## WHAT TO PRODUCE
Gather and copy out every row that contains the string "left". Case counts.

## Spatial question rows
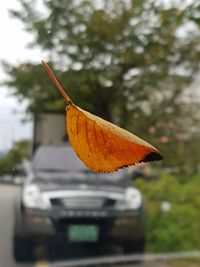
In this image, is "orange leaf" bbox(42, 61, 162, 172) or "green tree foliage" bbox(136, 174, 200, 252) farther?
"green tree foliage" bbox(136, 174, 200, 252)

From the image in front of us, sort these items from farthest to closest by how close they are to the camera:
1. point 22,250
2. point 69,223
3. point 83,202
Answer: point 83,202 → point 69,223 → point 22,250

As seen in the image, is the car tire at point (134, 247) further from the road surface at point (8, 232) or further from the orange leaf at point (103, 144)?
the orange leaf at point (103, 144)

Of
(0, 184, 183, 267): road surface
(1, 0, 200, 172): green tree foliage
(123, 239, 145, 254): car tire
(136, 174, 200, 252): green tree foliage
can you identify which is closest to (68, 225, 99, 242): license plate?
(0, 184, 183, 267): road surface

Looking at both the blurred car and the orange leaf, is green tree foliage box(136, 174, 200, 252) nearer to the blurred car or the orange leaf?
the blurred car

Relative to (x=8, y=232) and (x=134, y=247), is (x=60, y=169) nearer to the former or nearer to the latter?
(x=8, y=232)

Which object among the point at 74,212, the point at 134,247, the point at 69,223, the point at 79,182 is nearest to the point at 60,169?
the point at 79,182

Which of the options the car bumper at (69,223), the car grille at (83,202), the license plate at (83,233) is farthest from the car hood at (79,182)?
the license plate at (83,233)
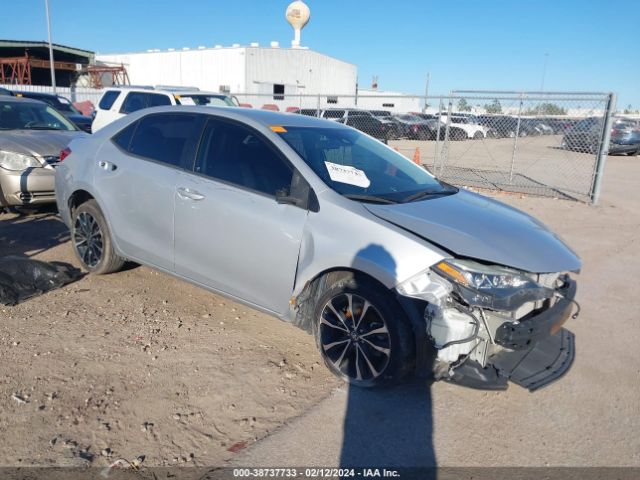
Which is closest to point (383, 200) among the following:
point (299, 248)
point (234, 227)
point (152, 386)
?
point (299, 248)

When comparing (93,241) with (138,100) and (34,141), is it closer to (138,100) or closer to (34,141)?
(34,141)

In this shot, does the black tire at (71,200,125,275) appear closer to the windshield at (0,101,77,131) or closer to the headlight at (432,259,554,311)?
the headlight at (432,259,554,311)

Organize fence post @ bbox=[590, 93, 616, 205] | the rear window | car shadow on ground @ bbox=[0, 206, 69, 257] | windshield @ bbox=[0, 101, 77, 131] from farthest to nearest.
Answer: the rear window
fence post @ bbox=[590, 93, 616, 205]
windshield @ bbox=[0, 101, 77, 131]
car shadow on ground @ bbox=[0, 206, 69, 257]

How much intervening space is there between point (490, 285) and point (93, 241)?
3.77 meters

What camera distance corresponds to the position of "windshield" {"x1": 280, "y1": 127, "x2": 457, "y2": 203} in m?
3.67

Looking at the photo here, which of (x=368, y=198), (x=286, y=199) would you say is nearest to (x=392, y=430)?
(x=368, y=198)

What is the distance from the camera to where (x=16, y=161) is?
6746mm

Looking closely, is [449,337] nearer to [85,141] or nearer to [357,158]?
[357,158]

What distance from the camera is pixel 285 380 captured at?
3445mm

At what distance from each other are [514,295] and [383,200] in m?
1.09

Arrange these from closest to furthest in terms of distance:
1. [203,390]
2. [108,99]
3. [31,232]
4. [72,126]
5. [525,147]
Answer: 1. [203,390]
2. [31,232]
3. [72,126]
4. [108,99]
5. [525,147]

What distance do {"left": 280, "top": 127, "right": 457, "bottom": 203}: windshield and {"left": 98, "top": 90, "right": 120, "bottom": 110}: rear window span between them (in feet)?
31.6

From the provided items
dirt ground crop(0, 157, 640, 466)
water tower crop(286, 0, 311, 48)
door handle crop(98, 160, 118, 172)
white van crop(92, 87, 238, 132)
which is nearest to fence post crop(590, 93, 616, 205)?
dirt ground crop(0, 157, 640, 466)

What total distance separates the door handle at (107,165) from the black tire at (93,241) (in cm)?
38
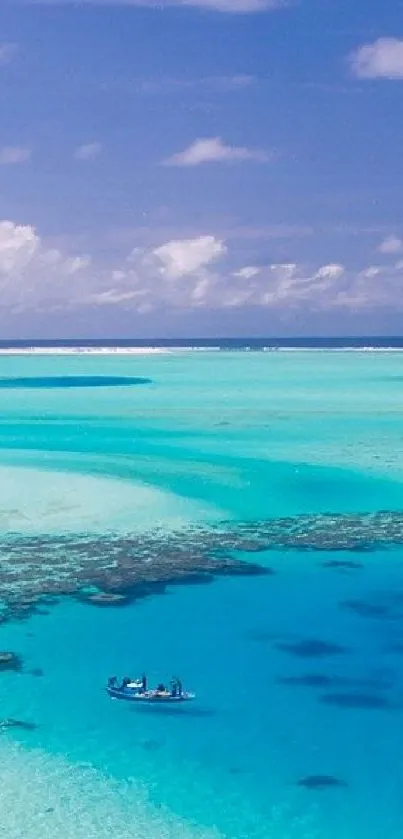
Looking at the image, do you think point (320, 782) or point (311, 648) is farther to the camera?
point (311, 648)

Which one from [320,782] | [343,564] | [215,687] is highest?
[343,564]

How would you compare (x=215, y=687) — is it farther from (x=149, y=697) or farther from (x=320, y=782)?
(x=320, y=782)

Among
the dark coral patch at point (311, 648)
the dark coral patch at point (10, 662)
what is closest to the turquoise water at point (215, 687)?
the dark coral patch at point (311, 648)

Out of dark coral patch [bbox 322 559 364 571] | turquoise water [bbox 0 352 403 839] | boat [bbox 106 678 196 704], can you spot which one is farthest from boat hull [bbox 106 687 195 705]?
dark coral patch [bbox 322 559 364 571]

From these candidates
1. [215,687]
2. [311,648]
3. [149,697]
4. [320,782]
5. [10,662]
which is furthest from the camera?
[311,648]

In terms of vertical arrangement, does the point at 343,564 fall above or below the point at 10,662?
above

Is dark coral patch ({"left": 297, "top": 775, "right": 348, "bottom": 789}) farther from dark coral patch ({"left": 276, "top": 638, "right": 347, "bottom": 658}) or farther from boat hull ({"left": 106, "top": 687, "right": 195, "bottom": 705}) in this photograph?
dark coral patch ({"left": 276, "top": 638, "right": 347, "bottom": 658})

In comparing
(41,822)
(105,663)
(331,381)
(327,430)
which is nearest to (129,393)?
(331,381)

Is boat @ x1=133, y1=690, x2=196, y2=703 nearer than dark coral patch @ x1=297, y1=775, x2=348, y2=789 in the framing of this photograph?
No

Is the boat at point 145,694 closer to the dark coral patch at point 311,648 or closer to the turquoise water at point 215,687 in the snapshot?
the turquoise water at point 215,687

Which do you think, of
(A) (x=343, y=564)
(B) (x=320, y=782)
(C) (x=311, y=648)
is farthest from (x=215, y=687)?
(A) (x=343, y=564)

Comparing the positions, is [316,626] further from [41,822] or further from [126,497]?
[126,497]
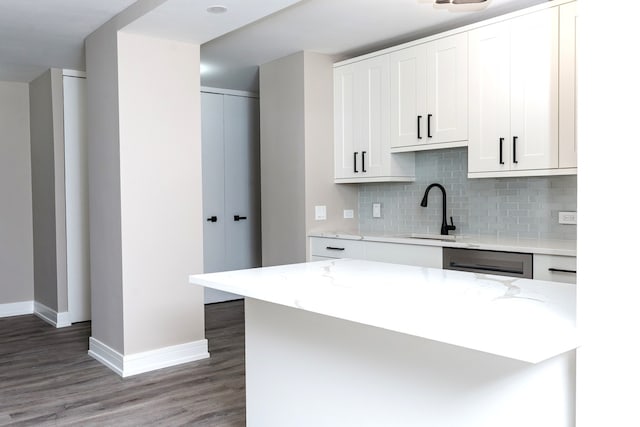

## RESULT OF THIS EXERCISE
What distance do {"left": 280, "top": 127, "right": 457, "bottom": 203}: windshield and {"left": 98, "top": 90, "right": 120, "bottom": 110}: rear window span between them (in feet)?
Is dark coral patch ({"left": 297, "top": 775, "right": 348, "bottom": 789}) farther from dark coral patch ({"left": 276, "top": 638, "right": 347, "bottom": 658}) or farther from boat hull ({"left": 106, "top": 687, "right": 195, "bottom": 705}) in this photograph?
dark coral patch ({"left": 276, "top": 638, "right": 347, "bottom": 658})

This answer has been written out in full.